## start
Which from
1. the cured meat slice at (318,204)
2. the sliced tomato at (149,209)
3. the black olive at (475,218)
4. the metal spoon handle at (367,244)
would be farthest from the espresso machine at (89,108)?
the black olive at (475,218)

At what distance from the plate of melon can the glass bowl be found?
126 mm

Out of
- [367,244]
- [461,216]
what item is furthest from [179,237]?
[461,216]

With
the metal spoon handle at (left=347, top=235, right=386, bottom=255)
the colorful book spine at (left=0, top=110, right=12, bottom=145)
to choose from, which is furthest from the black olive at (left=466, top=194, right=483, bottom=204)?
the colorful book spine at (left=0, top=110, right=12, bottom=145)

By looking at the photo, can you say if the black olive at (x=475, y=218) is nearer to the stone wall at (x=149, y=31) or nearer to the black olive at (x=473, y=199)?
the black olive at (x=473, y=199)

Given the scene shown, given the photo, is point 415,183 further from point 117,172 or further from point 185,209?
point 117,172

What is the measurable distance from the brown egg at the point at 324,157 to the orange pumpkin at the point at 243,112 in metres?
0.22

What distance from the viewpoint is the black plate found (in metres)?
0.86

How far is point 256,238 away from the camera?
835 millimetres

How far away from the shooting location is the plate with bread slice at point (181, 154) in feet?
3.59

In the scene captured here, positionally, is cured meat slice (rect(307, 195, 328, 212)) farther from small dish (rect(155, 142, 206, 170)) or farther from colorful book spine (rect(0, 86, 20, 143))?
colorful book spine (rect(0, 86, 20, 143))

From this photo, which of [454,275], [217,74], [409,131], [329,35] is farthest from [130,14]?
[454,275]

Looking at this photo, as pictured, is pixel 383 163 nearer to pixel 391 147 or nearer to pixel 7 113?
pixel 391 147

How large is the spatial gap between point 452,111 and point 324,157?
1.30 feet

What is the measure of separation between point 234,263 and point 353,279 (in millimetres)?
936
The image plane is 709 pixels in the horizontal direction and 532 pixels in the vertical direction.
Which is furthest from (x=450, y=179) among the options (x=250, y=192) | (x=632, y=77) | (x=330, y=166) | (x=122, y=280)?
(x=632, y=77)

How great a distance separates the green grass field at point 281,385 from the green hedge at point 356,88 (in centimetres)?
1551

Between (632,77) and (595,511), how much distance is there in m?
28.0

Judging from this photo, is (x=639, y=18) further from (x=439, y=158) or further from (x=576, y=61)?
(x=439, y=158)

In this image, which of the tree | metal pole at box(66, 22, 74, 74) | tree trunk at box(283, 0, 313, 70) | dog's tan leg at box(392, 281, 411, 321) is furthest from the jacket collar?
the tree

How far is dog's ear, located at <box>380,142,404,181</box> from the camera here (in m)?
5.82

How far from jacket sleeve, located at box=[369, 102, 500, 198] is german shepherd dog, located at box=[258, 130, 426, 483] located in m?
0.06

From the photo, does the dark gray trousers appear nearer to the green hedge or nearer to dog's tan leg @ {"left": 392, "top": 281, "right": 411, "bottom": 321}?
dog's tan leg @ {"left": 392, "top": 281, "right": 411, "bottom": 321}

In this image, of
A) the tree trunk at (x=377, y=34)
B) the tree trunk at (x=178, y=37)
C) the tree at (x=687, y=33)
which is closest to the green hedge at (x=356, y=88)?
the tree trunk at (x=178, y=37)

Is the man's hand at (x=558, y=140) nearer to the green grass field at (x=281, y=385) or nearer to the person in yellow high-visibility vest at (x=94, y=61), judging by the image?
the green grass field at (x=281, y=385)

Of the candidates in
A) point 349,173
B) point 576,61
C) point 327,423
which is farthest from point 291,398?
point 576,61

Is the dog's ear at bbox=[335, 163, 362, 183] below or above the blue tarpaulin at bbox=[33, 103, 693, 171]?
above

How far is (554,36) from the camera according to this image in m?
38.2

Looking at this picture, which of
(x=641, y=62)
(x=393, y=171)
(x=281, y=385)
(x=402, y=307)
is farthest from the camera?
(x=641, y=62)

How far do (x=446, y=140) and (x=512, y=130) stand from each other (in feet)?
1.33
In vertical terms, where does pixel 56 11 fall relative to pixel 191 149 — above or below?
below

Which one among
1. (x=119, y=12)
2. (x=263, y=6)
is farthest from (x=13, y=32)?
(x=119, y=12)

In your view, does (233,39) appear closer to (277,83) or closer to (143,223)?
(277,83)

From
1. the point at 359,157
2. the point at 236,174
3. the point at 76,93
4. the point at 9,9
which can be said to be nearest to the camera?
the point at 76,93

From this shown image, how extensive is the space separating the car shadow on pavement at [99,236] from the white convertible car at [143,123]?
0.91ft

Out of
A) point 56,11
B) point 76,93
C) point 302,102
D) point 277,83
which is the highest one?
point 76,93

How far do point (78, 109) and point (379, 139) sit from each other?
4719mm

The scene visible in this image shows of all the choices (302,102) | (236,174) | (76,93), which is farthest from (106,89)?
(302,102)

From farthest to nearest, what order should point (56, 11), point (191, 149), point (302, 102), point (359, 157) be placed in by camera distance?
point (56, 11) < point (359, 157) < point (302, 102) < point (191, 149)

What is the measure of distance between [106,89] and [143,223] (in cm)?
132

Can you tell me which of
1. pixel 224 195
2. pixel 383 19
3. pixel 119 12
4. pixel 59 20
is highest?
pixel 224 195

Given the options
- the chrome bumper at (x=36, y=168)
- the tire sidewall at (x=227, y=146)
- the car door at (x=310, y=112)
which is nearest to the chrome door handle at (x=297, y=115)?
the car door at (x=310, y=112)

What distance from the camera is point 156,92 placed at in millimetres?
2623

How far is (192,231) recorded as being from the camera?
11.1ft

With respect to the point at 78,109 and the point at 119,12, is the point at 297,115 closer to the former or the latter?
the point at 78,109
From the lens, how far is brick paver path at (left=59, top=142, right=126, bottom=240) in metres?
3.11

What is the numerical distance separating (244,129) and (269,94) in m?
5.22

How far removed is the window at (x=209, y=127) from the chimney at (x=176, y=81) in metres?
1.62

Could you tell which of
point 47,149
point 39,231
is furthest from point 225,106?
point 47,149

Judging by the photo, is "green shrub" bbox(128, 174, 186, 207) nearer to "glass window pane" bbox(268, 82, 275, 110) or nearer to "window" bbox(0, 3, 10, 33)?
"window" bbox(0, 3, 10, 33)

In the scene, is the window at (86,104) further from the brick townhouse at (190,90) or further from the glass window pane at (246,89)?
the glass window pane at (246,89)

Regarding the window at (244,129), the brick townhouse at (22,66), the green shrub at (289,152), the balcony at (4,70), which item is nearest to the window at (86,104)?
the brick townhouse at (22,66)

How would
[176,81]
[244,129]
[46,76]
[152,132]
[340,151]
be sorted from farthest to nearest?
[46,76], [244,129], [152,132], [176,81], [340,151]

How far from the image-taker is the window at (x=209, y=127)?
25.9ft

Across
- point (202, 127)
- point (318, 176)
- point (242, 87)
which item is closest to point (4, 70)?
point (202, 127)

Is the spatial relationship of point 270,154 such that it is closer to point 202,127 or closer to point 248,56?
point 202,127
## end
- [STATED TASK]:
Transcribe all of the entries without altering anything.

- [THE COMPLETED TASK]:
Which from
1. the cured meat slice at (318,204)
2. the sliced tomato at (149,209)
3. the black olive at (475,218)
4. the metal spoon handle at (367,244)
would be farthest from the espresso machine at (89,108)?
the black olive at (475,218)

At what distance from the plate of melon can the glass bowl be found?
126 mm

Out of
- [367,244]
- [461,216]
what item is furthest from [179,237]?
[461,216]

With
the metal spoon handle at (left=347, top=235, right=386, bottom=255)
the colorful book spine at (left=0, top=110, right=12, bottom=145)
to choose from, which is furthest from the black olive at (left=466, top=194, right=483, bottom=204)?
the colorful book spine at (left=0, top=110, right=12, bottom=145)

By looking at the photo, can you say if the black olive at (x=475, y=218) is nearer to the stone wall at (x=149, y=31) or nearer to the black olive at (x=473, y=199)?
the black olive at (x=473, y=199)

Given the scene shown, given the photo, is point 415,183 further from point 117,172 or further from point 185,209?
point 117,172

What is the measurable distance from the brown egg at the point at 324,157 to the orange pumpkin at the point at 243,112 in metres?
0.22

What distance from the viewpoint is the black plate found (in metres)?
0.86

How far is point 256,238 away from the camera?
835 millimetres

How far away from the shooting location is the plate with bread slice at point (181, 154) in feet?
3.59

In the scene captured here, positionally, is cured meat slice (rect(307, 195, 328, 212)) farther from small dish (rect(155, 142, 206, 170)) or farther from colorful book spine (rect(0, 86, 20, 143))?
colorful book spine (rect(0, 86, 20, 143))

From this photo, which of [454,275], [217,74], [409,131], [329,35] is farthest from [130,14]?
[454,275]

Looking at this photo, as pictured, is pixel 383 163 nearer to pixel 391 147 or nearer to pixel 7 113?
pixel 391 147

How large is the spatial gap between point 452,111 and point 324,157?
1.30 feet

What is the measure of separation between point 234,263 and point 353,279 (in millimetres)?
936
The image plane is 709 pixels in the horizontal direction and 532 pixels in the vertical direction.
Which is furthest from (x=450, y=179) among the options (x=250, y=192) | (x=632, y=77) | (x=330, y=166) | (x=122, y=280)?
(x=632, y=77)

How great a distance separates the green grass field at point 281,385 from the green hedge at point 356,88 (in centimetres)?
1551

Between (632,77) and (595,511), how much distance is there in m?
28.0

Judging from this photo, is (x=639, y=18) further from (x=439, y=158) or further from (x=576, y=61)?
(x=439, y=158)

In this image, which of the tree | metal pole at box(66, 22, 74, 74) | tree trunk at box(283, 0, 313, 70) | dog's tan leg at box(392, 281, 411, 321) is furthest from the jacket collar?
the tree

How far is dog's ear, located at <box>380,142,404,181</box> from the camera here (in m)?
5.82

How far from jacket sleeve, located at box=[369, 102, 500, 198] is german shepherd dog, located at box=[258, 130, 426, 483] located in m?
0.06

From the photo, does the dark gray trousers appear nearer to the green hedge or nearer to dog's tan leg @ {"left": 392, "top": 281, "right": 411, "bottom": 321}?
dog's tan leg @ {"left": 392, "top": 281, "right": 411, "bottom": 321}

In this image, of
A) the tree trunk at (x=377, y=34)
B) the tree trunk at (x=178, y=37)
C) the tree at (x=687, y=33)
which is closest to the green hedge at (x=356, y=88)?
the tree trunk at (x=178, y=37)

Is the man's hand at (x=558, y=140) nearer to the green grass field at (x=281, y=385) or nearer to the person in yellow high-visibility vest at (x=94, y=61), judging by the image?
the green grass field at (x=281, y=385)

Of the candidates in
A) point 349,173
B) point 576,61
C) point 327,423
which is farthest from point 291,398?
point 576,61

Is the dog's ear at bbox=[335, 163, 362, 183] below or above the blue tarpaulin at bbox=[33, 103, 693, 171]?
above

How far is (554,36) from the camera according to this image in m?
38.2

Looking at this picture, which of
(x=641, y=62)
(x=393, y=171)
(x=281, y=385)
(x=402, y=307)
is farthest from the camera?
(x=641, y=62)

How far do (x=446, y=140) and (x=512, y=130) stand from each other (in feet)?
1.33
In vertical terms, where does pixel 56 11 fall relative to pixel 191 149 — above or below?
below

Which one among
1. (x=119, y=12)
2. (x=263, y=6)
is farthest from (x=13, y=32)?
(x=119, y=12)

In your view, does (233,39) appear closer to (277,83) or closer to (143,223)?
(277,83)

From
1. the point at 359,157
2. the point at 236,174
3. the point at 76,93
4. the point at 9,9
which can be said to be nearest to the camera?
the point at 76,93

From this shown image, how extensive is the space separating the car shadow on pavement at [99,236] from the white convertible car at [143,123]?
0.91ft

Out of
A) point 56,11
B) point 76,93
C) point 302,102
D) point 277,83
which is the highest one?
point 76,93

How far do point (78, 109) and point (379, 139) sit from each other?
4719mm

The scene visible in this image shows of all the choices (302,102) | (236,174) | (76,93), which is farthest from (106,89)?
(302,102)

From farthest to nearest, what order should point (56, 11), point (191, 149), point (302, 102), point (359, 157) be placed in by camera distance?
point (56, 11) < point (359, 157) < point (302, 102) < point (191, 149)

What is the measure of distance between [106,89] and [143,223] (in cm)?
132

Can you tell me which of
1. pixel 224 195
2. pixel 383 19
3. pixel 119 12
4. pixel 59 20
is highest?
pixel 224 195

Given the options
- the chrome bumper at (x=36, y=168)
- the tire sidewall at (x=227, y=146)
- the car door at (x=310, y=112)
which is nearest to the chrome door handle at (x=297, y=115)?
the car door at (x=310, y=112)

What distance from the camera is point 156,92 placed at in millimetres?
2623

How far is (192,231) recorded as being from the camera?
11.1ft

With respect to the point at 78,109 and the point at 119,12, is the point at 297,115 closer to the former or the latter?
the point at 78,109
From the lens, how far is brick paver path at (left=59, top=142, right=126, bottom=240) in metres?
3.11

What is the numerical distance separating (244,129) and (269,94) in m?
5.22

How far removed is the window at (x=209, y=127) from the chimney at (x=176, y=81) in metres?
1.62

Could you tell which of
point 47,149
point 39,231
is furthest from point 225,106?
point 47,149

Judging by the photo, is "green shrub" bbox(128, 174, 186, 207) nearer to "glass window pane" bbox(268, 82, 275, 110) or nearer to "window" bbox(0, 3, 10, 33)?
"window" bbox(0, 3, 10, 33)

In the scene, is the window at (86,104) further from the brick townhouse at (190,90) or further from the glass window pane at (246,89)?
the glass window pane at (246,89)

Regarding the window at (244,129), the brick townhouse at (22,66), the green shrub at (289,152), the balcony at (4,70), which item is nearest to the window at (86,104)?
the brick townhouse at (22,66)

How would
[176,81]
[244,129]
[46,76]
[152,132]
[340,151]
be sorted from farthest to nearest?
[46,76], [244,129], [152,132], [176,81], [340,151]

How far from the image-taker is the window at (x=209, y=127)?
25.9ft

Across
- point (202, 127)
- point (318, 176)
- point (242, 87)
which item is closest to point (4, 70)?
point (202, 127)

Is the spatial relationship of point 270,154 such that it is closer to point 202,127 or closer to point 248,56?
point 202,127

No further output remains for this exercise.